La huella del fichaje de Rubén Sellés y los próximos movimientos en el mercado del Real Zaragoza

Sellés ha completado la primera parte del trabajo. Todo lo que la SAD consiga sumar a esta causa hasta el 2 de febrero será bueno para el futuro del Real Zaragoza.

Rubén Sellés da instrucciones a sus jugadores en el partido del Real Zaragoza en Santander.

Rubén Sellés da instrucciones a sus jugadores en el partido del Real Zaragoza en Santander. / CARLOS GIL-ROIG

Sergio Pérez

Sergio Pérez

Zaragoza

Rubén Sellés ha cambiado al Real Zaragoza a todos los niveles, también físicamente. El propio entrenador reveló tras la victoria en Santander que su equipo está entre los que mejores datos ofrece cada jornada en Segunda. La evolución salta a la vista.

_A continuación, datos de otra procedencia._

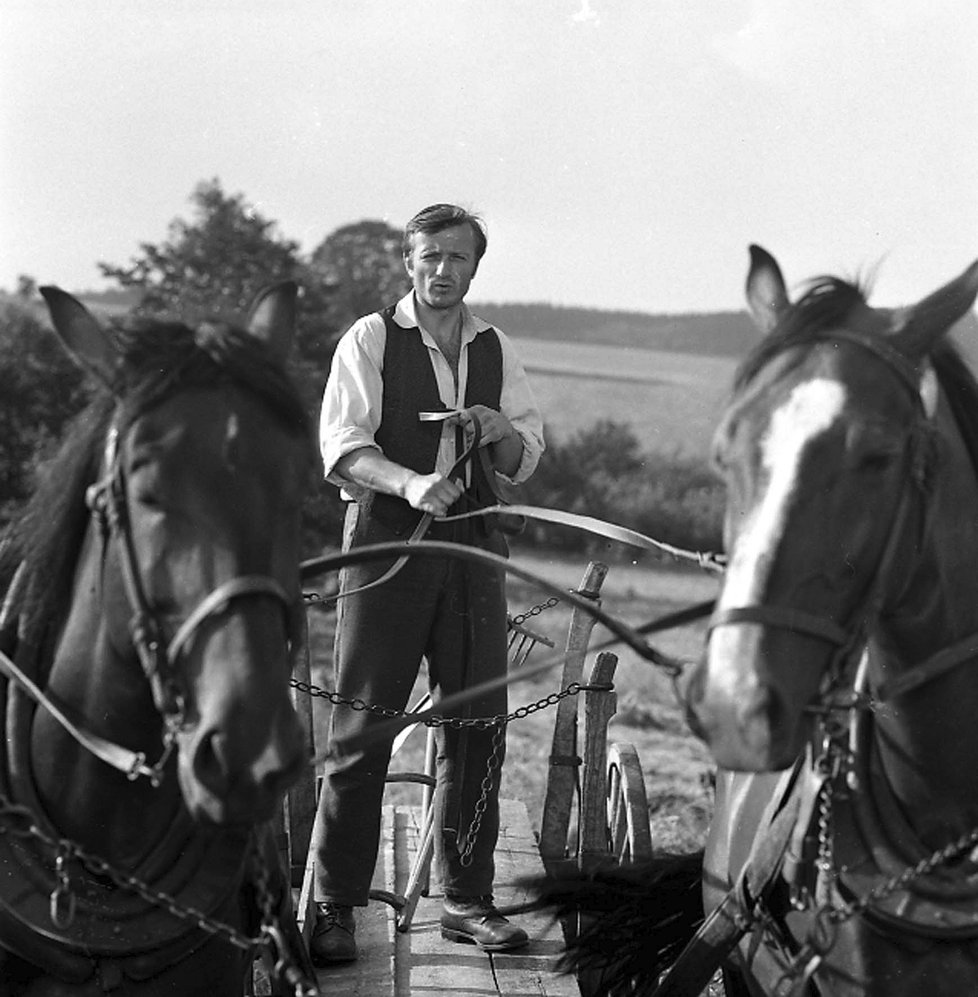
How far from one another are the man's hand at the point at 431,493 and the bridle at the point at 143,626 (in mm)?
1348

El ritmo, la velocidad, el brío y la intensidad de los jugadores se ha disparado desde la llegada del entrenador valenciano, quien desde el principio puso una palabra en el centro de sus grandes objetivos: competitividad.

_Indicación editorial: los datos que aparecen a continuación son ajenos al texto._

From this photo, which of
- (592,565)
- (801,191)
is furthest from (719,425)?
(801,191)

La competitividad en todas las esferas, en el juego, en la mentalidad y en el despliegue sobre el campo. Gracias a la mano del técnico, el Real Zaragoza ha resurgido de sus propias cenizas y ha alimentado las esperanzas de permanencia con verdades y razones fundadas.

La energía, la garra, el nervio, la fuerza, la capacidad para mantener un ritmo alto de juego, con constancia y sin caídas, han sido factores claves en la resurrección del Real Zaragoza y uno de los principales efectos del impacto de la llegada de Sellés. El equipo juega ahora a otra cosa, lejos de aquel trote cochinero con el que no iba a ningún lado.

Sellés quiere ritmo, ritmo y más ritmo. Todo el rato, cada minuto, en cada momento. Por ello, el Real Zaragoza está en el mercado buscando ese perfil de jugador para el invierno: poderoso, con muchas piernas, robusto y resistente.

El nigeriano Willy Agada es el gran objeto de deseo para reforzar la delantera. Se trata de un punta con un físico privilegiado, con un tren inferior vigoroso y capacitado para jugar tanto de delantero centro como de extremo. En las últimas temporadas ha estado en la MLS estadounidense entre el Sporting Kansas City y el Real Salt Lake. En tres años y medio ha hecho 23 goles en 86 partidos.

Agada, de 26 años, es un perfil totalmente distinto a Kodro. Más pequeño, 1,76 metros, pero muy fuerte, 74 kilos. Un jugador que complementaría lo que ya le está funcionando a Sellés jugando con Kenan como referencia arriba y para apuntalar una idea: la de ser un equipo de altas revoluciones, poderoso físicamente. Por el costado izquierdo, Valery se hizo con la titularidad pero aún no ha conseguido romper. En su ausencia, Marcos Cuenca jugó por ese lado. Agada añadiría otra variante tanto en la zona del nueve como por banda.

Sellés ha completado ya la primera parte del trabajo y ha puesto la zona de la permanencia a tiro, cuando lo que heredó era un muerto en vida. Pero, sobre todas las cosas, ha construido un equipo con identidad, casi siempre competitivo y capaz de ganarle a cualquiera, cuando el que él recogió perdía con cualquiera y le costaba un mundo sumar. Todo lo que la SAD consiga añadir hasta el 2 de febrero a la causa de la salvación será bueno para el futuro del Real Zaragoza.